• Tue
  • Jul 29, 2014
  • Updated: 12:39pm

Admiring Foster's humanist outlook

PUBLISHED : Saturday, 23 March, 2002, 12:00am
UPDATED : Saturday, 23 March, 2002, 12:00am
 

I refer to the report headlined 'Tower's Sunday service is domestic bliss for architect' (South China Morning Post, March 16).


As one of the architects of Hong Kong Station and co-author of the book of the same name, I have long been concerned about the livelihood of public architecture in Hong Kong. I believe that the role of urban architecture, in both the public and private sectors, must extend to the civic-minded service of the community-at-large. How refreshing it was, therefore, to read that Lord Norman Foster expressed delight at his HSBC headquarters plaza being put to public use every Sunday afternoon, as the Filipino community enjoys this unique urban space.
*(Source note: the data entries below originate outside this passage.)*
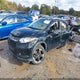 3CZRU6H71JM729696 2018 Honda Hr-V Ex-L auction photo thumbnail 2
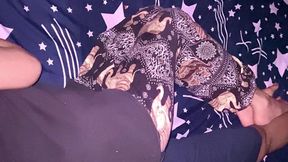 Indian Devar Bhabhi Real Hardcore Fuck with Dirty Audio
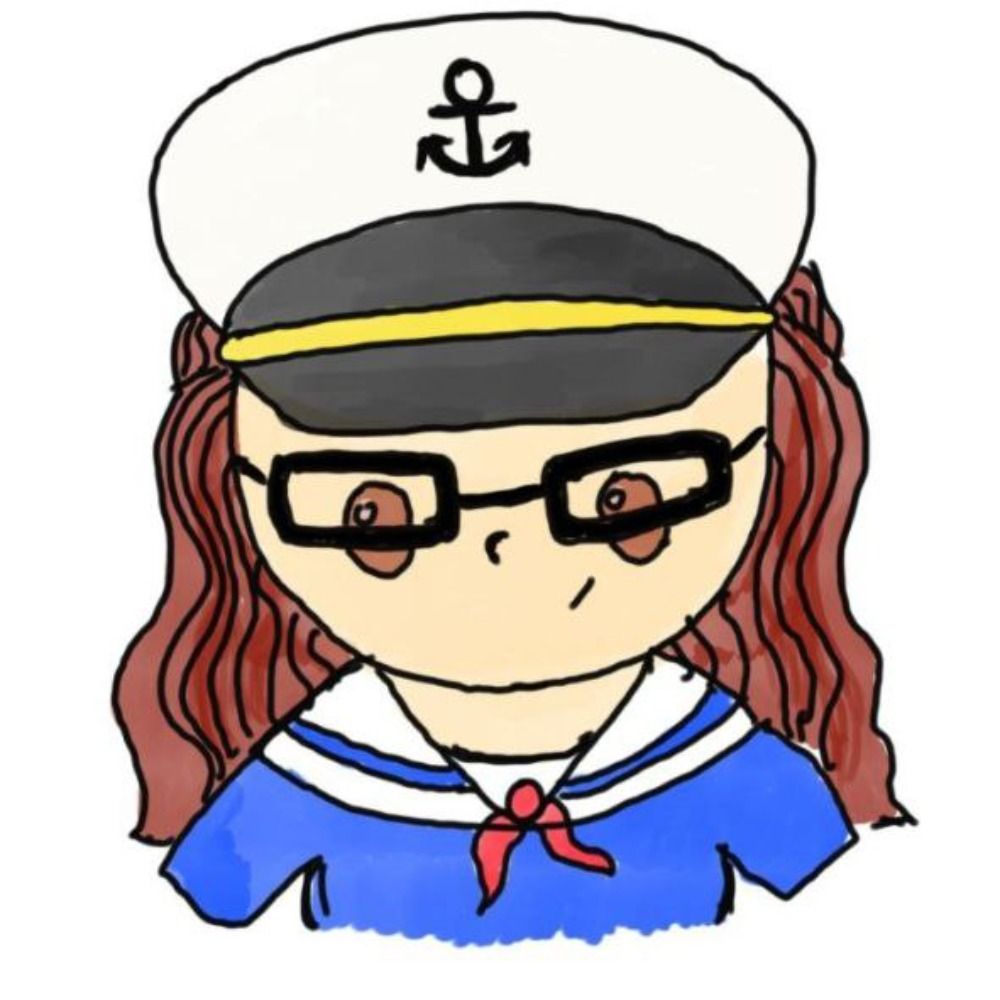 Jonana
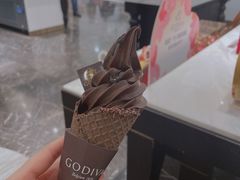 -GODIVA(印象城店)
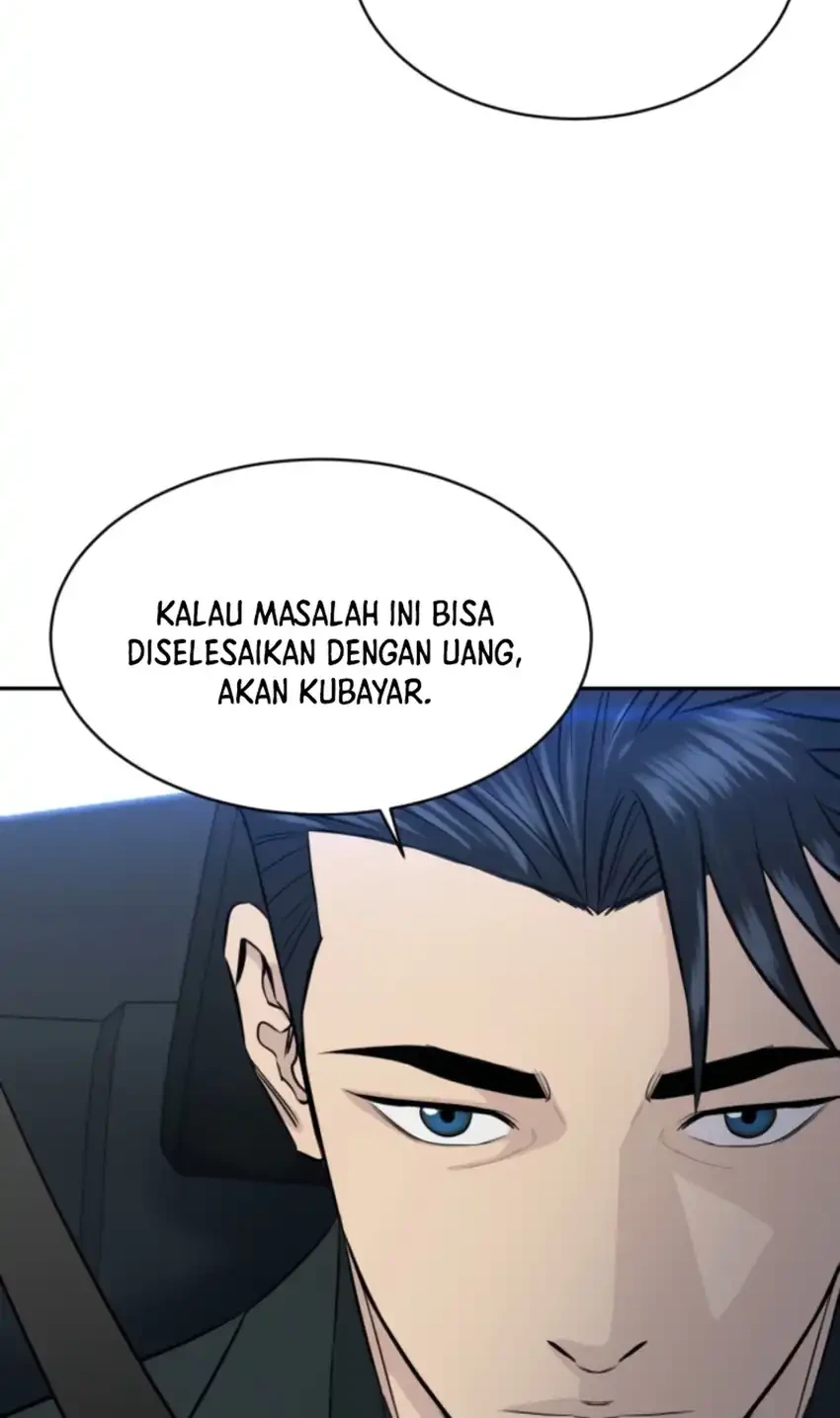Chapter 107 - halaman 23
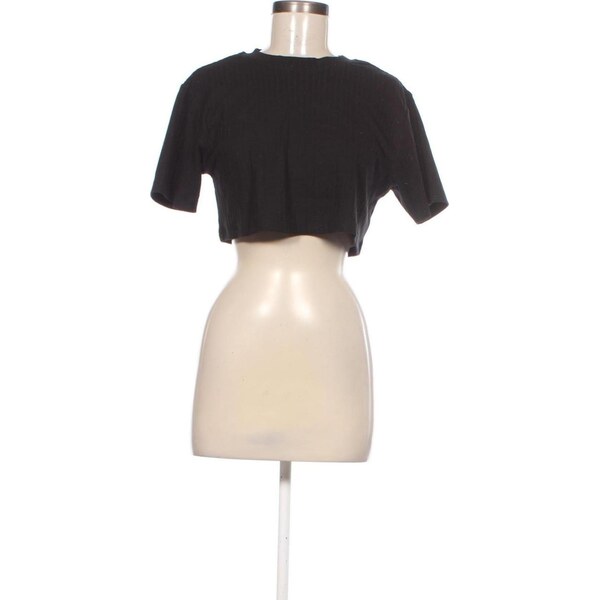 Dámska blúza Anna Field 66565538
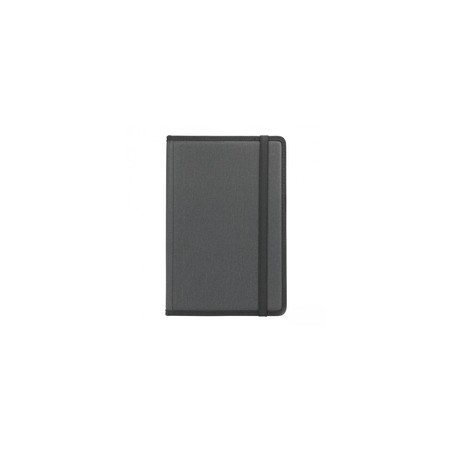 Mobilis Activ Pack Case For iPad 2019/10.2IN 7TH Gen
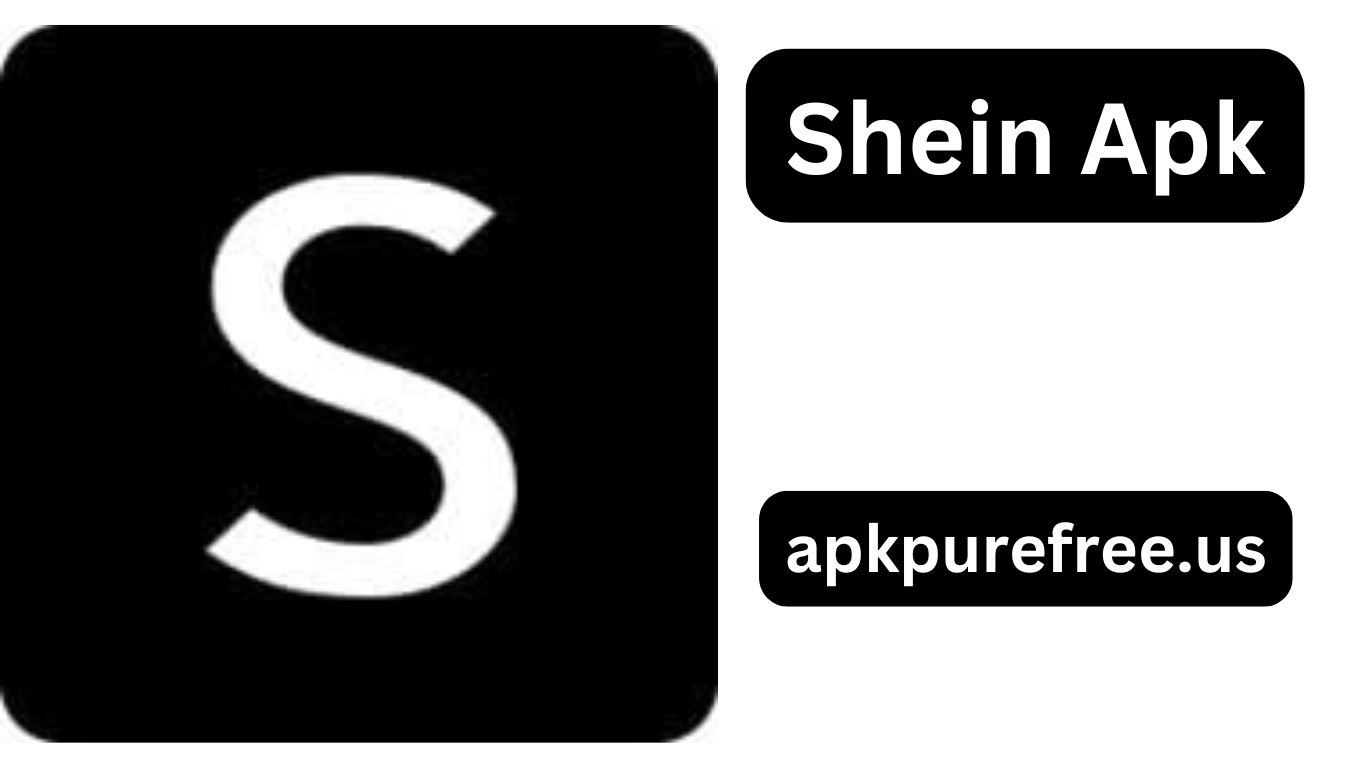 Shein Apk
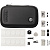 SHURE TL47B/O-MTQG-A -04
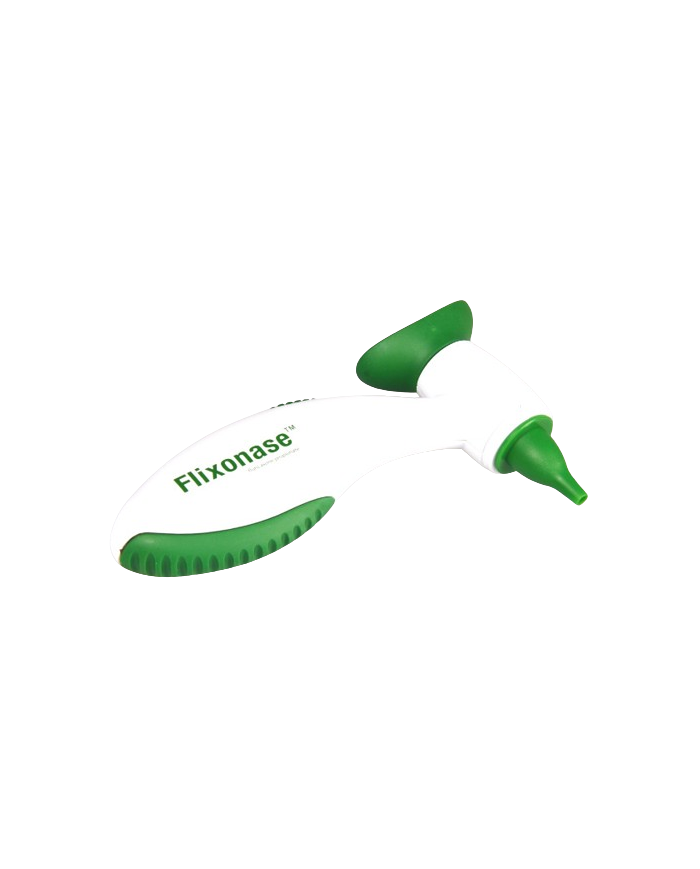 Otoscopio – art. A2261V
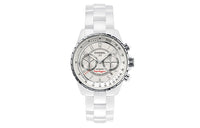 CHANEL J12 H3410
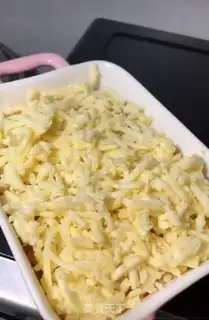 Make Cheese melon step 5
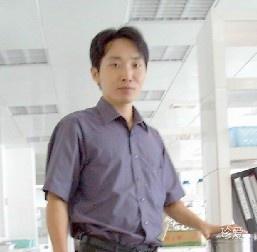 八九不离十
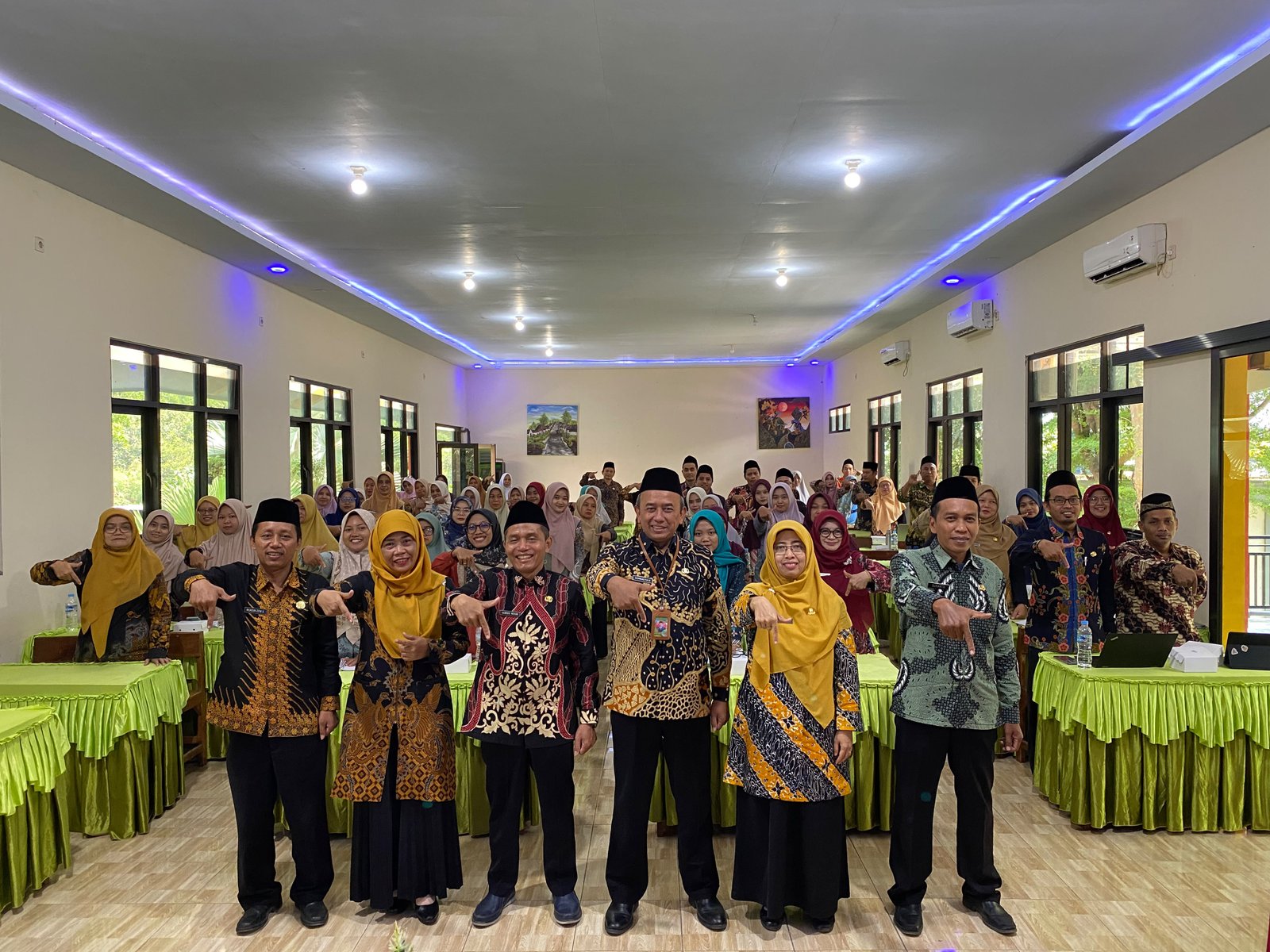 Gambar Berita
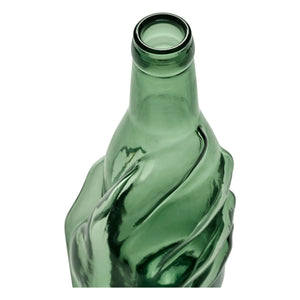 Serax - Decanter Edward, Wouter & Hendrix | Green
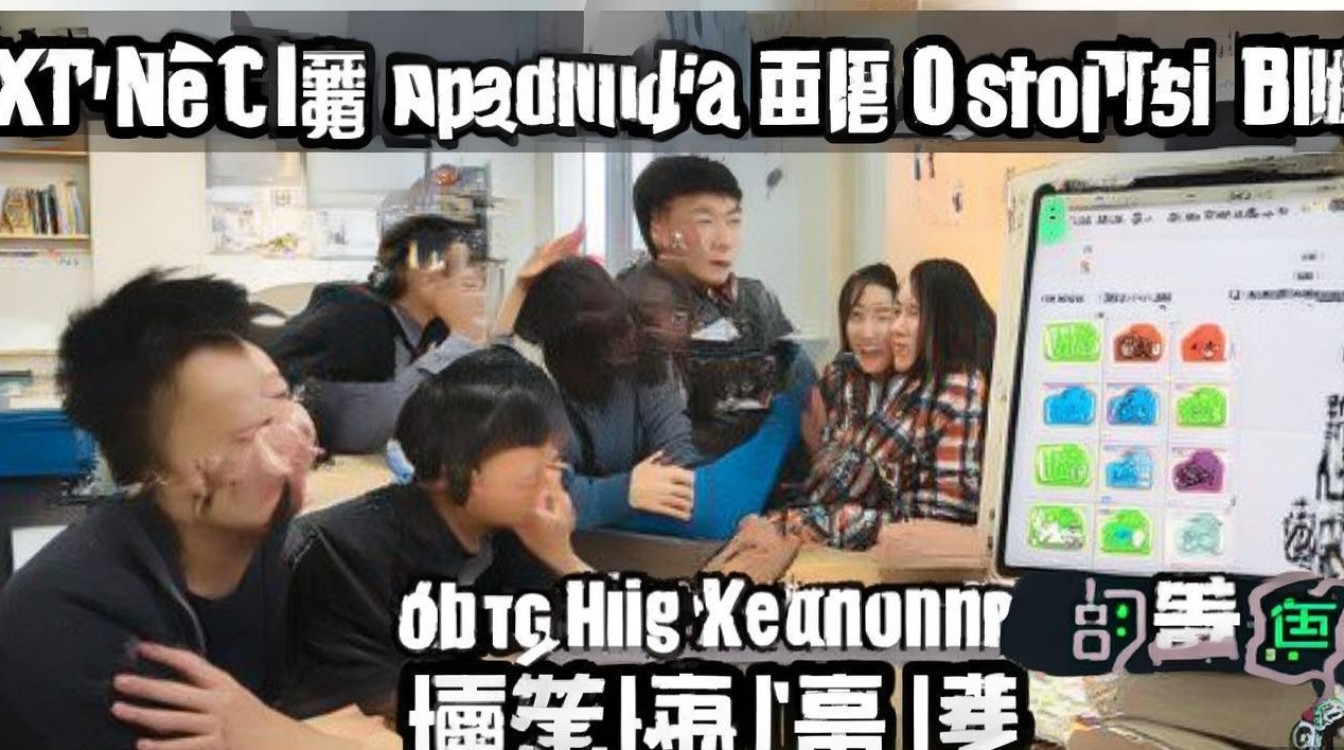 学习通怎么恶搞人 学习通怎么恶搞人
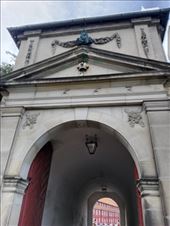 by kiwiaoraki, Views[62]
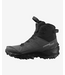 Salomon Salomon Men's Crosstrak Powder Waterproof Winter Boot
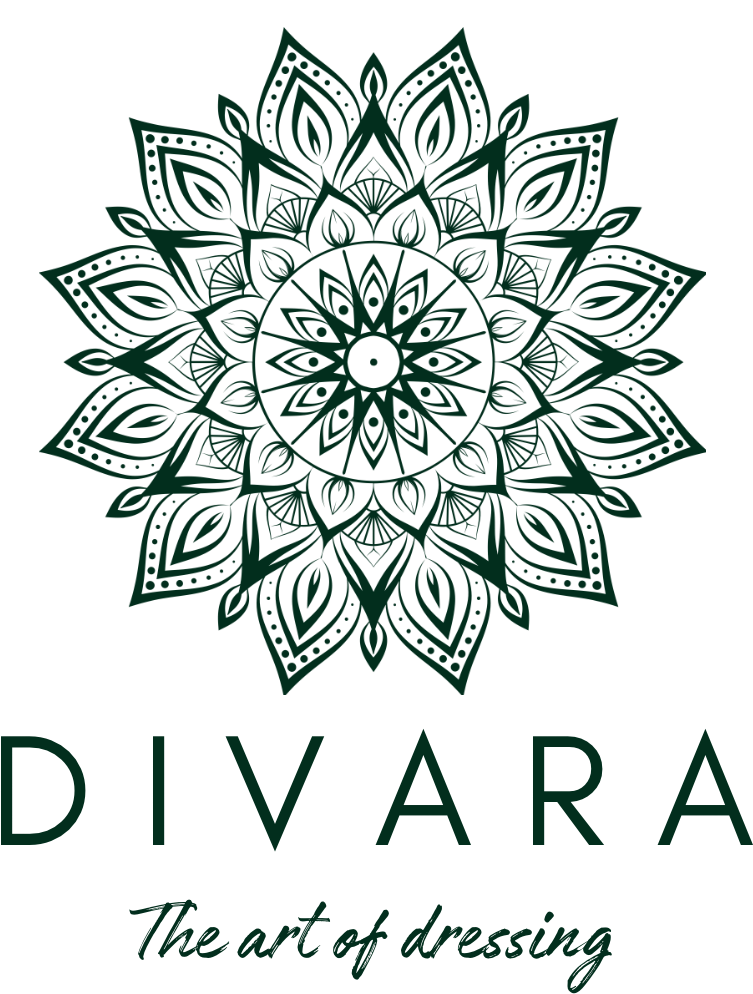 Shop Divara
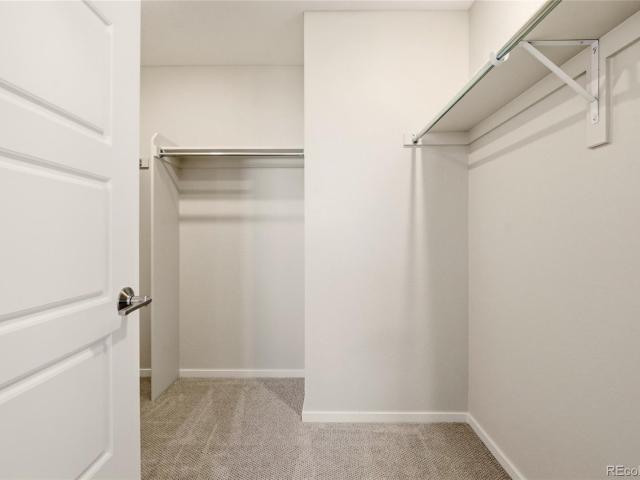 Property for sale in Mead, Colorado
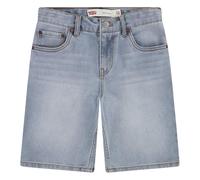 Levi's 511 Garcon Pantalones Cortos De Mezclilla, Niños, 5 años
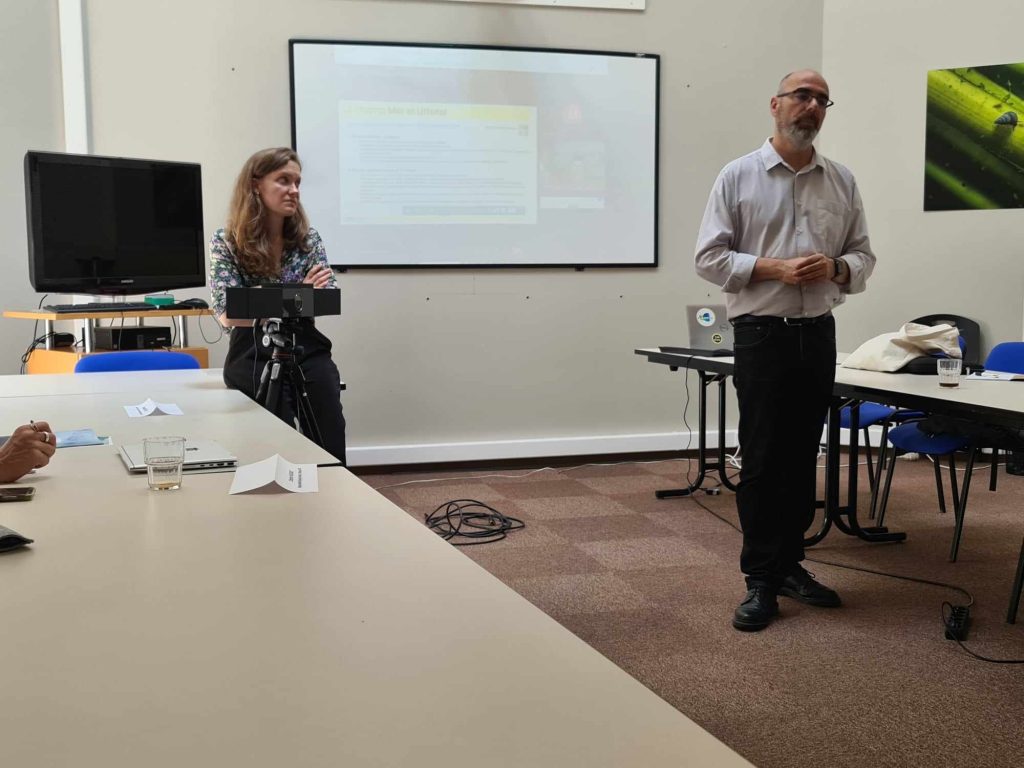 449455046_893480462776681_3337837110228506215_n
The architect conceived of the bank's headquarters as stacked micro-communities, the lowest of which would belong to the people.


Through this and other gestures, Lord Foster's superb creation brilliantly illustrates the noble aims of public architecture which can enrich a city.


The HSBC building reveals the humanist roots that characterise Lord Foster's work and reaffirms modern architecture's fulfilment of fundamentally democratic goals. But such aims are futile without the goodwill of a building's owners.


HSBC has admirably embraced its civic role by endorsing public use of its property, playing host to the heart-warming ritual played out each week beneath its glass underbelly. Here, a financial institution has liberated one of its greatest assets into the public realm, to the street life of Hong Kong where it belongs.


The bank's willingness to welcome, without prejudice, the public domain on its doorstep is to be commended and should serve as a role model for some of its less hospitable neighbours, who reveal their underlying mean-spiritedness as they erect barriers to prevent Sunday gatherings.


Such landlords should feel negligent in failing to accept their civic duty.


Meanwhile, the public can take heart that some architects and their more enlightened clients will continue to see modern, socially-responsible, attractive architecture as the standard-bearer of urban civility.